Una storia nata e maturata in segreto, fatta di singoli, sporadici momenti rubati e necessariamente nascosti all’ufficialità della vita conosciuta, che continuò a vivere ben oltre la stagione del mare “con l’ostinazione e l’incoscienza di inebriarci di quel dolce veleno, consapevoli di essere storia di un presente senza futuro, grati, forse, e maledetti per questo”. Un senso di colpa rassegnato, ma ancora pungente si legge nelle parole sincere di Marina, preda di una tacita rivolta con quanto di razionale ora prevale e che l’accusa di tradimento, immoralità e furto.

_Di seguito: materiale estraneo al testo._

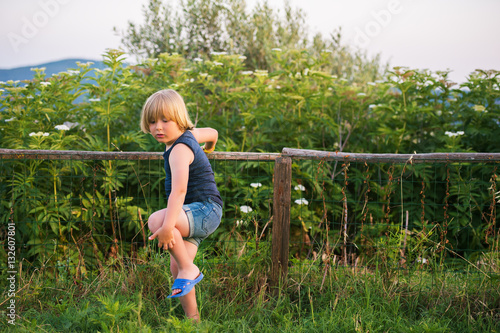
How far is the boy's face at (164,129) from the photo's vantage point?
2650 mm

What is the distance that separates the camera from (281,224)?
3.52 metres

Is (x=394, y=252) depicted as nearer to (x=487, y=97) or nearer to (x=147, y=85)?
(x=487, y=97)

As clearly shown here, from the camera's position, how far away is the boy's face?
2650mm

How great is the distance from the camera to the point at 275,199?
3.54 metres

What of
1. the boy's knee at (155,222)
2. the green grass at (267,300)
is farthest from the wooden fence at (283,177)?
the boy's knee at (155,222)

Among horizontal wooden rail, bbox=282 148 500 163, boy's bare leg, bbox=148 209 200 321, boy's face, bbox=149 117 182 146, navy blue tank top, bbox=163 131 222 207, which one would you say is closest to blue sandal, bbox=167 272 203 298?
boy's bare leg, bbox=148 209 200 321

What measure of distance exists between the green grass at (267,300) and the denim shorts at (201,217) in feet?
1.70

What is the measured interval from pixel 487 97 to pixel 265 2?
7.20 meters

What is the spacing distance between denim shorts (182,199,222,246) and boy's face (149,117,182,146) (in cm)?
43

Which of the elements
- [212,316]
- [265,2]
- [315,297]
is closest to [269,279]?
[315,297]

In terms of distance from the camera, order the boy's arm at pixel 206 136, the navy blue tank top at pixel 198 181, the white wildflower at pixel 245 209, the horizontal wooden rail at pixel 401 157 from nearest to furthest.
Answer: the navy blue tank top at pixel 198 181, the boy's arm at pixel 206 136, the horizontal wooden rail at pixel 401 157, the white wildflower at pixel 245 209

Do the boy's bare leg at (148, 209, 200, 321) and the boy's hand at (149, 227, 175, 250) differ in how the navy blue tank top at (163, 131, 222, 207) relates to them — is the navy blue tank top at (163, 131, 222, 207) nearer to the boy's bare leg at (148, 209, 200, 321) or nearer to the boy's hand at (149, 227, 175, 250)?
the boy's bare leg at (148, 209, 200, 321)

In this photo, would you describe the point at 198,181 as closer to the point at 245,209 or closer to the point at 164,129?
the point at 164,129
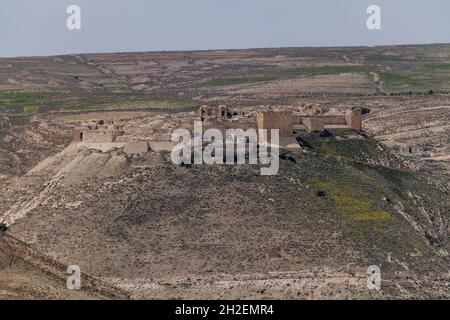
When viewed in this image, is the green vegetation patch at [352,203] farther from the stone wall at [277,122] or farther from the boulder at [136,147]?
the boulder at [136,147]

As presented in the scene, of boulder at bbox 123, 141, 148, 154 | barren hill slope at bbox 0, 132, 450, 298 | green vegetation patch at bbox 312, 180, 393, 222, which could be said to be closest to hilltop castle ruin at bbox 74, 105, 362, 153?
boulder at bbox 123, 141, 148, 154

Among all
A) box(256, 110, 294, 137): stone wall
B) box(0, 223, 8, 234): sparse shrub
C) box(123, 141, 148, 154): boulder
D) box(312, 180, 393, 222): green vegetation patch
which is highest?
box(256, 110, 294, 137): stone wall

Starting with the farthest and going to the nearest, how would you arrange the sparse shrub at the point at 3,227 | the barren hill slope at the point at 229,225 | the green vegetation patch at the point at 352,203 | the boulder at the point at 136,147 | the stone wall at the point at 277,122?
the stone wall at the point at 277,122
the boulder at the point at 136,147
the green vegetation patch at the point at 352,203
the sparse shrub at the point at 3,227
the barren hill slope at the point at 229,225

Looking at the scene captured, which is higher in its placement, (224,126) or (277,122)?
(277,122)

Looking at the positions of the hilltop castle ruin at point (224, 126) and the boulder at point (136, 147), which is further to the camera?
the hilltop castle ruin at point (224, 126)

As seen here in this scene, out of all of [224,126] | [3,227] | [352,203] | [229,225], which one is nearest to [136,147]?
[224,126]

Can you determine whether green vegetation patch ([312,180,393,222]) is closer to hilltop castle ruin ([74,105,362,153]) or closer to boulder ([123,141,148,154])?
hilltop castle ruin ([74,105,362,153])

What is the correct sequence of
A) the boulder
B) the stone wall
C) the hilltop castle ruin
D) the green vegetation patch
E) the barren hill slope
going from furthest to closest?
the stone wall, the hilltop castle ruin, the boulder, the green vegetation patch, the barren hill slope

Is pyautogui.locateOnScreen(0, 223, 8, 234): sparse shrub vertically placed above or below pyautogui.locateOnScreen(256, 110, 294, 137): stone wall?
below

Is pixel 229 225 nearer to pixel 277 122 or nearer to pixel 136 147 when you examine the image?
pixel 136 147

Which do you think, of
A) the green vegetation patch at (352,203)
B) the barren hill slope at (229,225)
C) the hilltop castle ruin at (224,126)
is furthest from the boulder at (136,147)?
the green vegetation patch at (352,203)

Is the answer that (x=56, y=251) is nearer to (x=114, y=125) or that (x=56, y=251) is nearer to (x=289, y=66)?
(x=114, y=125)
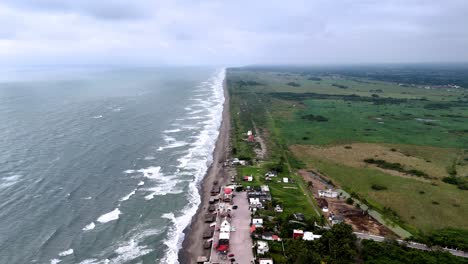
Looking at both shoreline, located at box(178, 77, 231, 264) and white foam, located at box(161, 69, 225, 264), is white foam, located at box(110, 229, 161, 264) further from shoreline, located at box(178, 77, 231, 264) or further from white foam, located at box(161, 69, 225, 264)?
shoreline, located at box(178, 77, 231, 264)

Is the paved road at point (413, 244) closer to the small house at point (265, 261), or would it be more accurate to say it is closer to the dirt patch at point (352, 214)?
the dirt patch at point (352, 214)

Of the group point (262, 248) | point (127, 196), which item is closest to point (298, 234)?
point (262, 248)

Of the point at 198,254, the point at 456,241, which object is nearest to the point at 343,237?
the point at 456,241

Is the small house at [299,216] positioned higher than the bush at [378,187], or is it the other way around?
the bush at [378,187]

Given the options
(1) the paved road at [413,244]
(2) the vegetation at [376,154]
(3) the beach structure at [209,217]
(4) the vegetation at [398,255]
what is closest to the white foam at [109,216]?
(3) the beach structure at [209,217]

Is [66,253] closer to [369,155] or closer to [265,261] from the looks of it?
[265,261]

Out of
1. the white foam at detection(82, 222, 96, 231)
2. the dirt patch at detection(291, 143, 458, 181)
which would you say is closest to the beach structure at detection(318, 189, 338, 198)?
the dirt patch at detection(291, 143, 458, 181)
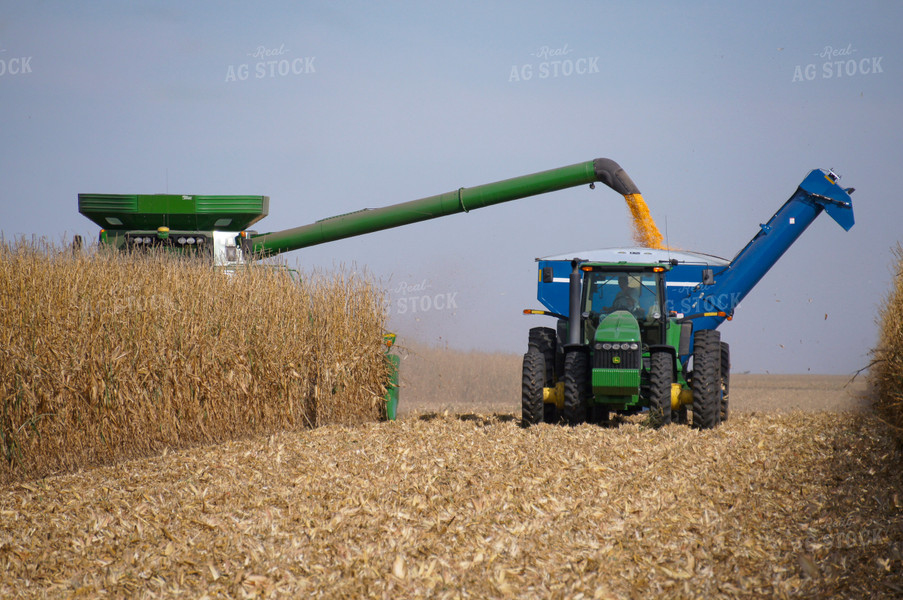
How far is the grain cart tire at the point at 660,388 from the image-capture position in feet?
31.0

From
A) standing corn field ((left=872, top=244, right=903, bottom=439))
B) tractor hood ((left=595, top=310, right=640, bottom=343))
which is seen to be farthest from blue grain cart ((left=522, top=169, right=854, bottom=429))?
standing corn field ((left=872, top=244, right=903, bottom=439))

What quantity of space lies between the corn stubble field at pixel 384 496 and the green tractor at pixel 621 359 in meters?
0.35

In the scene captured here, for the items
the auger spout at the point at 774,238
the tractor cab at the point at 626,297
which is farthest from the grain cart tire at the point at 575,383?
the auger spout at the point at 774,238

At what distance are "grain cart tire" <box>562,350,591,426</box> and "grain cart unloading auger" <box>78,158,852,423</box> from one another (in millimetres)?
16

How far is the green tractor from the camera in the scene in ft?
30.7

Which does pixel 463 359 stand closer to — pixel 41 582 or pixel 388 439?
pixel 388 439

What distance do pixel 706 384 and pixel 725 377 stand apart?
1654 mm

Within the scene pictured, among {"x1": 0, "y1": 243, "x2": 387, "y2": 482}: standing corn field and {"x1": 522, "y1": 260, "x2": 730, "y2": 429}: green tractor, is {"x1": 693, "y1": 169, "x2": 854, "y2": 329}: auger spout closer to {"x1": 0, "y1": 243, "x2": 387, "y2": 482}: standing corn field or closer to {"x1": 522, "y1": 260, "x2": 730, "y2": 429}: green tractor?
{"x1": 522, "y1": 260, "x2": 730, "y2": 429}: green tractor

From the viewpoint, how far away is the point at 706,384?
973cm

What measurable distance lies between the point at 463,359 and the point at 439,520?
15356 millimetres

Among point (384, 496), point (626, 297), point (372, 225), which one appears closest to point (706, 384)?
point (626, 297)

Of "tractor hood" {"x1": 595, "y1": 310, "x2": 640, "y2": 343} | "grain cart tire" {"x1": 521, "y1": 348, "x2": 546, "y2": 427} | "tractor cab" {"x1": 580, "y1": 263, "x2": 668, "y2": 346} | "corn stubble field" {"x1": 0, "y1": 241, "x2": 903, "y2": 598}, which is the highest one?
"tractor cab" {"x1": 580, "y1": 263, "x2": 668, "y2": 346}

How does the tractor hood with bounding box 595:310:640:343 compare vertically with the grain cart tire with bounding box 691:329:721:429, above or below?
above

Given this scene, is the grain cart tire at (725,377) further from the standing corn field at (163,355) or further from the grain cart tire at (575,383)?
the standing corn field at (163,355)
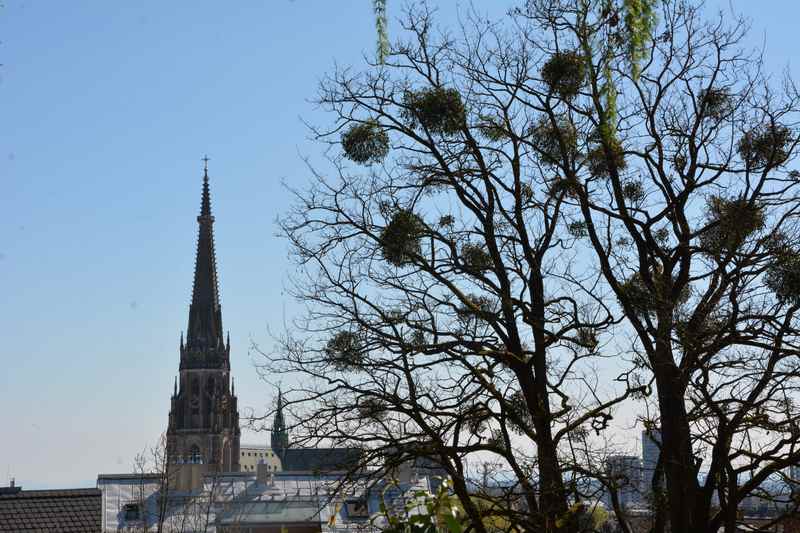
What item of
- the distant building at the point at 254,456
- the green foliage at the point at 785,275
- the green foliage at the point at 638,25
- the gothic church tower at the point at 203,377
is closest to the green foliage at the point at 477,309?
the green foliage at the point at 785,275

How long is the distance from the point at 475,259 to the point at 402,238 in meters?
0.82

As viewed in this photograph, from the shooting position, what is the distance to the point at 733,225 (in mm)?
11250

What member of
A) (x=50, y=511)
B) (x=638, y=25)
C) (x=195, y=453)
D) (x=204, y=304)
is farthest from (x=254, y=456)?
(x=638, y=25)

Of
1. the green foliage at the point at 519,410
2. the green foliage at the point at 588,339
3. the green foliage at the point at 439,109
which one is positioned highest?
the green foliage at the point at 439,109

“Non mi aspettavo che capitasse e nemmeno tu te l’aspettavi – mi disse un giorno al telefono.
Che capitasse cosa? – gli chiesi io.
Che capitasse l’amore – mi rispose.
Erano quelle le parole che aspettavo, quelle che, più o meno inconsciamente, avevo sempre sperato fosse lui a pronunciare finalmente. Mi colpirono il cuore e la faccia nella stessa frazione di secondo, con una potenza che si estese allo stomaco e mi fece vacillare le gambe. Rimasi in silenzio, come sempre quando l’emozione è così forte da confondere i pensieri e immobilizzare la lingua. Lui non invase quel silenzio, rimase in attesa finché non fui pronta. Sentì il respiro ammutolito ricominciare a funzionare, ma non poté accorgersi che il nodo alla gola, scioltosi, mi aveva allagato gli occhi.
Sì – gli dissi – io me l’aspettavo”.
C’era in quella risposta il non detto di tante settimane vissute celando il sentimento spontaneo di chi, amando la carne, ama necessariamente anche l’anima e l’uomo.
“Le persone vanno e vengono nella vita di qualcuno, lasciando in quell’esistenza un segno più o meno profondo – continuò lui dopo che ebbe saputo – So che tu resterai, nonostante tutto, tu resterai”. Fu, quello, l’abbraccio più intenso e definitivo che ci avesse uniti fino ad allora, benché in quel momento non potessimo nemmeno sfiorarci. Avrei voluto fermare, trattenere e stringere quell’istante per non lasciarlo andare; nel cuore avevo un frastuono di battiti felici, sul volto i segni prematuri di una nostalgia presentita e bruciante”. Una nostalgia che oggi Marina porta stampata in viso al minimo accenno di un ricordo “perché – finisce – è di nuovo estate e io ho la carne a brandelli“.
Le ho promesso che avrei raccontato.